Excerpted records:

┏━━

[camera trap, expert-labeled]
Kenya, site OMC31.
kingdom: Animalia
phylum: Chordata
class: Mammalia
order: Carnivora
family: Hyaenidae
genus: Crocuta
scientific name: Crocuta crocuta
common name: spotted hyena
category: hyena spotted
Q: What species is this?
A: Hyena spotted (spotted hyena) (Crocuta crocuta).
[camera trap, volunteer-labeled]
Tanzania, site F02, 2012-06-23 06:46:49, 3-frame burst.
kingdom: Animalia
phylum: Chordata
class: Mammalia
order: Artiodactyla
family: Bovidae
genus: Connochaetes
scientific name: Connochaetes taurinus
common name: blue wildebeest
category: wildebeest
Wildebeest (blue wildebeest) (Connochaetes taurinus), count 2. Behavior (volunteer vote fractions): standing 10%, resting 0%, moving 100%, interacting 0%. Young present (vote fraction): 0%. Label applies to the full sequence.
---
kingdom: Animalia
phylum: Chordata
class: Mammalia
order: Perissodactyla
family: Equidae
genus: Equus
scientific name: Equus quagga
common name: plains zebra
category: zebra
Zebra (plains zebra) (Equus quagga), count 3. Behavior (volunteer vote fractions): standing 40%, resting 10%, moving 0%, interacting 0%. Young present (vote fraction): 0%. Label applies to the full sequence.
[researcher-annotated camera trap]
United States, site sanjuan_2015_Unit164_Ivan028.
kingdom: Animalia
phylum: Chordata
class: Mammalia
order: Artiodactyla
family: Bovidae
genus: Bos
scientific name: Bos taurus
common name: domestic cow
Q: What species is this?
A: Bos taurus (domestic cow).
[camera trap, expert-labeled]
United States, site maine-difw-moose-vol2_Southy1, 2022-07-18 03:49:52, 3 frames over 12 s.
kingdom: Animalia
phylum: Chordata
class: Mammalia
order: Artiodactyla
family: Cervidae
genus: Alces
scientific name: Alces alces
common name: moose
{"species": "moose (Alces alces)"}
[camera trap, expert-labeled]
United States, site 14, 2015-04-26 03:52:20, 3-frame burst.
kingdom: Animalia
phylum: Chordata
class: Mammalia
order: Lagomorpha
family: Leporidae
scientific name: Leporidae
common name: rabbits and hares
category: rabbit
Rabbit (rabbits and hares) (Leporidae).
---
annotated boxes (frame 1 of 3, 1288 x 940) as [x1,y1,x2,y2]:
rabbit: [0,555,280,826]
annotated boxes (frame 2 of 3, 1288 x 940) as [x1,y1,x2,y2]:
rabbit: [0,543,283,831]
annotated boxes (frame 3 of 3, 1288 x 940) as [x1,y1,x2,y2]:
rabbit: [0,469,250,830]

┗━━

Work request: Please make the answer a complete, exact reproduction of the records.

Output:
[camera trap, expert-labeled]
Kenya, site OMC31.
kingdom: Animalia
phylum: Chordata
class: Mammalia
order: Carnivora
family: Hyaenidae
genus: Crocuta
scientific name: Crocuta crocuta
common name: spotted hyena
category: hyena spotted
Q: What species is this?
A: Hyena spotted (spotted hyena) (Crocuta crocuta).
[camera trap, volunteer-labeled]
Tanzania, site F02, 2012-06-23 06:46:49, 3-frame burst.
kingdom: Animalia
phylum: Chordata
class: Mammalia
order: Artiodactyla
family: Bovidae
genus: Connochaetes
scientific name: Connochaetes taurinus
common name: blue wildebeest
category: wildebeest
Wildebeest (blue wildebeest) (Connochaetes taurinus), count 2. Behavior (volunteer vote fractions): standing 10%, resting 0%, moving 100%, interacting 0%. Young present (vote fraction): 0%. Label applies to the full sequence.
---
kingdom: Animalia
phylum: Chordata
class: Mammalia
order: Perissodactyla
family: Equidae
genus: Equus
scientific name: Equus quagga
common name: plains zebra
category: zebra
Zebra (plains zebra) (Equus quagga), count 3. Behavior (volunteer vote fractions): standing 40%, resting 10%, moving 0%, interacting 0%. Young present (vote fraction): 0%. Label applies to the full sequence.
[researcher-annotated camera trap]
United States, site sanjuan_2015_Unit164_Ivan028.
kingdom: Animalia
phylum: Chordata
class: Mammalia
order: Artiodactyla
family: Bovidae
genus: Bos
scientific name: Bos taurus
common name: domestic cow
Q: What species is this?
A: Bos taurus (domestic cow).
[camera trap, expert-labeled]
United States, site maine-difw-moose-vol2_Southy1, 2022-07-18 03:49:52, 3 frames over 12 s.
kingdom: Animalia
phylum: Chordata
class: Mammalia
order: Artiodactyla
family: Cervidae
genus: Alces
scientific name: Alces alces
common name: moose
{"species": "moose (Alces alces)"}
[camera trap, expert-labeled]
United States, site 14, 2015-04-26 03:52:20, 3-frame burst.
kingdom: Animalia
phylum: Chordata
class: Mammalia
order: Lagomorpha
family: Leporidae
scientific name: Leporidae
common name: rabbits and hares
category: rabbit
Rabbit (rabbits and hares) (Leporidae).
---
annotated boxes (frame 1 of 3, 1288 x 940) as [x1,y1,x2,y2]:
rabbit: [0,555,280,826]
annotated boxes (frame 2 of 3, 1288 x 940) as [x1,y1,x2,y2]:
rabbit: [0,543,283,831]
annotated boxes (frame 3 of 3, 1288 x 940) as [x1,y1,x2,y2]:
rabbit: [0,469,250,830]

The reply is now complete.